Michael Ladney and Gain Technologies Inc. have fired another gas-assisted broadside - this time suing DaimlerChrysler Corp., molder Doveport Systems LLC and Alliance Gas Systems Inc. over a Dodge Durango handle assembly.
The patent infringement lawsuit was filed Feb. 13 in U.S. District Court in Detroit by Gain-affiliated companies Melea Ltd. and Plastic Molded Technologies Inc. Melea is a Gibraltar firm that owns about 40 patents covering gas-assisted injection molding, a process that uses gas to make hollow plastic parts. Gain markets the Melea patents.
Plastic Molded Technologies does business as Gain Technologies, in Sterling Heights, Mich.
Melea and PMT contend the Durango handle violates two Melea patents, one covering the use of overflow wells to get excess resin out of the mold. The other patent involves the operation of the gas unit itself, including the valve assembly. They ask for unspecified damages and a permanent injunction blocking Alliance, Doveport and DaimlerChrysler from infringing.
This marks the first time Ladney has sued an automaker, he said in Charlotte, N.C., at the Society of the Plastics Industry Inc.'s Structural Plastics Division conference. At the meeting, Ladney also said Gain or its affiliates have never been in a lawsuit before with Alliance Gas Systems of Chesterfield Township, Mich.
A DaimlerChrysler spokeswoman said March 31 that company lawyers are reviewing the suit, and the company had no comment. DaimlerChrysler is scheduled to file an answer in court April 9, she said.
Doveport, a molder in Port Huron, Mich., did not return telephone calls seeking comment.
Steven VanHoeck, vice president and treasurer of Alliance Gas Systems, had plenty to say. He denied charges in the lawsuit that Alliance violated the Melea patents, and ``induced infringement'' by the other defendants, with its gas controller used by Doveport to mold the parts.
VanHoeck said his company does not use the Melea spillover patent, which he called old and unreliable. ``We go out of our way to avoid the '637 patent [for spillover],'' he said. The company's work with Doveport involved Alliance's own technology, and ``we specifically avoid the method of the '637 patent,'' he said.

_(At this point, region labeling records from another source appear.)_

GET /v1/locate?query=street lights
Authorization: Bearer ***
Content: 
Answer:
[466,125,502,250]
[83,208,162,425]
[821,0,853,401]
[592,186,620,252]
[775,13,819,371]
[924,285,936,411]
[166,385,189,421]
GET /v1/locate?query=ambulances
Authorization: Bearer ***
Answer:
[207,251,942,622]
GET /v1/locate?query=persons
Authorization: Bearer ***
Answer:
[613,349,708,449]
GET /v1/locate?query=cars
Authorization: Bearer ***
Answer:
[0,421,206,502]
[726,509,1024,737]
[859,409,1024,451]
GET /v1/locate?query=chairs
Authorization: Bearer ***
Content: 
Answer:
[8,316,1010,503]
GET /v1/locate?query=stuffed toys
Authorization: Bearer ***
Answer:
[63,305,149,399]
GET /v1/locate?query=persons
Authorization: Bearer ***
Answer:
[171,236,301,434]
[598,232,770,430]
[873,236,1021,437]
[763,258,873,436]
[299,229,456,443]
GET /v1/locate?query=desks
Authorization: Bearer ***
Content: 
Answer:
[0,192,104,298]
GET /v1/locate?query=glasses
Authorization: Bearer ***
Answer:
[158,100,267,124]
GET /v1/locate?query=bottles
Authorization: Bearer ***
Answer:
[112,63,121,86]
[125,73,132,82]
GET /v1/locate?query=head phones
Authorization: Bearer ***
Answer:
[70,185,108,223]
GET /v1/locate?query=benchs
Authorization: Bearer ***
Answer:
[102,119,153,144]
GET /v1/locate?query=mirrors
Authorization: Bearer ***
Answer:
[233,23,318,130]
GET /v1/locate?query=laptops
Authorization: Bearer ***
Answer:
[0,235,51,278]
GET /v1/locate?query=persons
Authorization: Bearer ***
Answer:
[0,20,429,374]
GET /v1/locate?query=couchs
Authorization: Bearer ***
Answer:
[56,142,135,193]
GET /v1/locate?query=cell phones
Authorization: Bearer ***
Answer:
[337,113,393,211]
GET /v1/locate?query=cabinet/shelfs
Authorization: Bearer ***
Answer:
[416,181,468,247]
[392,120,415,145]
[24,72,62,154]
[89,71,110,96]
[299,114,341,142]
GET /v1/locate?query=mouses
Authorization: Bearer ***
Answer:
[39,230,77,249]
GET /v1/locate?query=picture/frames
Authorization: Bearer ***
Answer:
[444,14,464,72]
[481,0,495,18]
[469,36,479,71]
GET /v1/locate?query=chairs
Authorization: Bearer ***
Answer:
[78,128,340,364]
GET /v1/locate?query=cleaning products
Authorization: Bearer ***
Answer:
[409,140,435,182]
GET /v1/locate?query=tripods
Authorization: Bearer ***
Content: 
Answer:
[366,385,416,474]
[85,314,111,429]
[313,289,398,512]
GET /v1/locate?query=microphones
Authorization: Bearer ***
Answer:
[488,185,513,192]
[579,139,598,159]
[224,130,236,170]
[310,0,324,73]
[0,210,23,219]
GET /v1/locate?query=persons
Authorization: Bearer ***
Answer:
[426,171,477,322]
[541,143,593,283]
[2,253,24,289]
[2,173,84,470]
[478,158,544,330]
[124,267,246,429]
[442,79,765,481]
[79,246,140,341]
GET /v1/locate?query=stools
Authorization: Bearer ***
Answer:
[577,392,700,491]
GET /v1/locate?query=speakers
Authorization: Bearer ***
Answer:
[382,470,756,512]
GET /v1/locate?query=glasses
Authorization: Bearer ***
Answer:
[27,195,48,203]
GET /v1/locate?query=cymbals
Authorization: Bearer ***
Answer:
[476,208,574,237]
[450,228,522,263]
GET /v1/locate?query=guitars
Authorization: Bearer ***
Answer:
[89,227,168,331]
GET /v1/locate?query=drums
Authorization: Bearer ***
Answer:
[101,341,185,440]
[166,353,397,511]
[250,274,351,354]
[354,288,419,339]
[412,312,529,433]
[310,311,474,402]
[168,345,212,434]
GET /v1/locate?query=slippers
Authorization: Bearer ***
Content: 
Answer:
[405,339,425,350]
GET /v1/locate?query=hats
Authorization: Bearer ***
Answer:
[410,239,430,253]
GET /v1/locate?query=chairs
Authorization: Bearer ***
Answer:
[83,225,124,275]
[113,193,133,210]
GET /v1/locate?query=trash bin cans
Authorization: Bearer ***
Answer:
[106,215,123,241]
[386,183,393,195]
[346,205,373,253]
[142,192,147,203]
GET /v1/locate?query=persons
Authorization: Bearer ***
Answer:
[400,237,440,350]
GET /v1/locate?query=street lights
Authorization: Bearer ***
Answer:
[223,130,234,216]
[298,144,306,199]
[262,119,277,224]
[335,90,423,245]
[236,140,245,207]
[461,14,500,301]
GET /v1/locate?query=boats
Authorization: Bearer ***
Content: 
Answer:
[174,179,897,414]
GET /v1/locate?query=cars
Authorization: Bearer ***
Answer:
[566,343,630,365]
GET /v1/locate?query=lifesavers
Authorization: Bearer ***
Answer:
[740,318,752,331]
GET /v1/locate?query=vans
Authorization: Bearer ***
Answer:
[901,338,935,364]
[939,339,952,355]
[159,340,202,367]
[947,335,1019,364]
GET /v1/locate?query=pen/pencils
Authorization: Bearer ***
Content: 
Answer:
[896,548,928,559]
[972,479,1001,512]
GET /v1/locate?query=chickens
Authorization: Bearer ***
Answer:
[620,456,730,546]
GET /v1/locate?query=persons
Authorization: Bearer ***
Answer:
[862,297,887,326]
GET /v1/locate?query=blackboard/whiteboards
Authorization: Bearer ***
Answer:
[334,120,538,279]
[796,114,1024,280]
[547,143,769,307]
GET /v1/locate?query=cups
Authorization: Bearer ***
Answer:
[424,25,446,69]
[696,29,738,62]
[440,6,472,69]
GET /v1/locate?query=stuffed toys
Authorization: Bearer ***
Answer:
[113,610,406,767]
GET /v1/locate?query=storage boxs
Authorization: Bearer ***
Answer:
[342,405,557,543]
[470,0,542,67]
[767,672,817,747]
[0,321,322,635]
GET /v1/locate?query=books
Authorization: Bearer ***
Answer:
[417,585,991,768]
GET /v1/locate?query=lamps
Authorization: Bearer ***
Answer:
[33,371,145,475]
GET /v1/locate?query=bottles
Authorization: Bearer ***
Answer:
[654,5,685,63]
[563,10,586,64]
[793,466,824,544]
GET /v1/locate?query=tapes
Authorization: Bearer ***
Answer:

Alliance Gas Systems has had a patent pending for more than two years covering resin evacuation - and the patent is scheduled to be issued April 6, he said. The Alliance method is an alternative to spillover.
VanHoeck called the other patent in the suit, involving the gas unit pressure unit, ``a very old method of controlling valves'' no longer practiced in the industry.
``We think this is just a test to see if they can finally get anything on the patents they have left,'' VanHoeck said.